* TEXT EXTRACT *
▼▼▼

Friday, July 1, 2011

PERFMON Counters, correlation, possible conclusions and actions

Resource Component Disk
Perfmon Object: Physical Disk


Counters to Monitor
Description
Possible conclusions / actions
Current Disk Queue Length
Sustained high queues mean your IO subsystem is not keeping up.
Confirm IO issues with disk sec/read and disk sec/write.
Waitstats correlation:
1. IO_COMPLETION
2. ASYNC_IO_COMPLETION
3. WRITELOG
4. LOGMGR
Average Disk Queue Length
Average of disk queues over time. If this number is consistently high, disk sec/read and disk sec/write is also high indicating IO bandwidth issues.
Confirm IO issues with disk sec/read and disk sec/write. Waitstats correlation:
1. IO_COMPLETION
2. ASYNC_IO_COMPLETION
3. WRITELOG
4. LOGMGR
Disk Sec/Read
Under typical circumstances, reads should take 4-8 ms (confirm with hardware vendor for exact read time). Sustained queues skew this number higher because disk sec/read factors in the effects of disk queues. High numbers mean your IO subsystem is not keeping up with requests
Check individual drive performance if there are multiple drives. If it is a broad problem affecting all drives, the IO subsystem is not keeping up. More drives could be useful. If there is ONE very hot drive, examine disk activity such as location of paging file, database, transaction log, and other read/write activity.
If disk sec/read > normal read time (ask vendor for typical read time) you can consider the following options:
1. Resolve IO bottleneck by adding more drives; spreading IO across new drives if it is possible. For example, move files such as database, transaction log, other application files that are being written to or read from.

▲▲▲

* SUPPLIED INFORMATION *

▼▼▼

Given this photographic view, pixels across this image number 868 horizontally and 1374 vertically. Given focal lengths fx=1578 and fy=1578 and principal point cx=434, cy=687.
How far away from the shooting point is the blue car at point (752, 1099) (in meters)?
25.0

▲▲▲
▼▼▼

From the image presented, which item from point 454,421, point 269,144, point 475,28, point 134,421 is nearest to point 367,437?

▲▲▲
▼▼▼

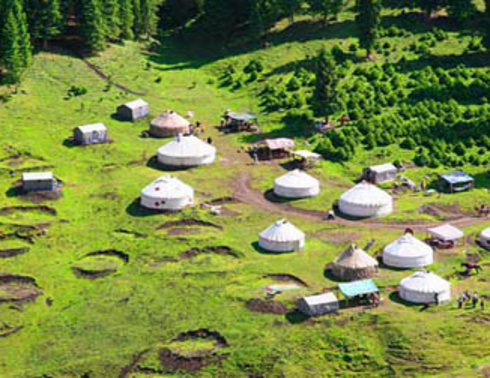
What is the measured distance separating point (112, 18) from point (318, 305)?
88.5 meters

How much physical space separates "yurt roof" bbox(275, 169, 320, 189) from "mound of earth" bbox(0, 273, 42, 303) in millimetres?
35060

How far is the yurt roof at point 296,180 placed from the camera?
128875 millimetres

▲▲▲

In the text on PERFMON counters, how long should disk reads usually take?

* EXPECTED ANSWER *
4-8 ms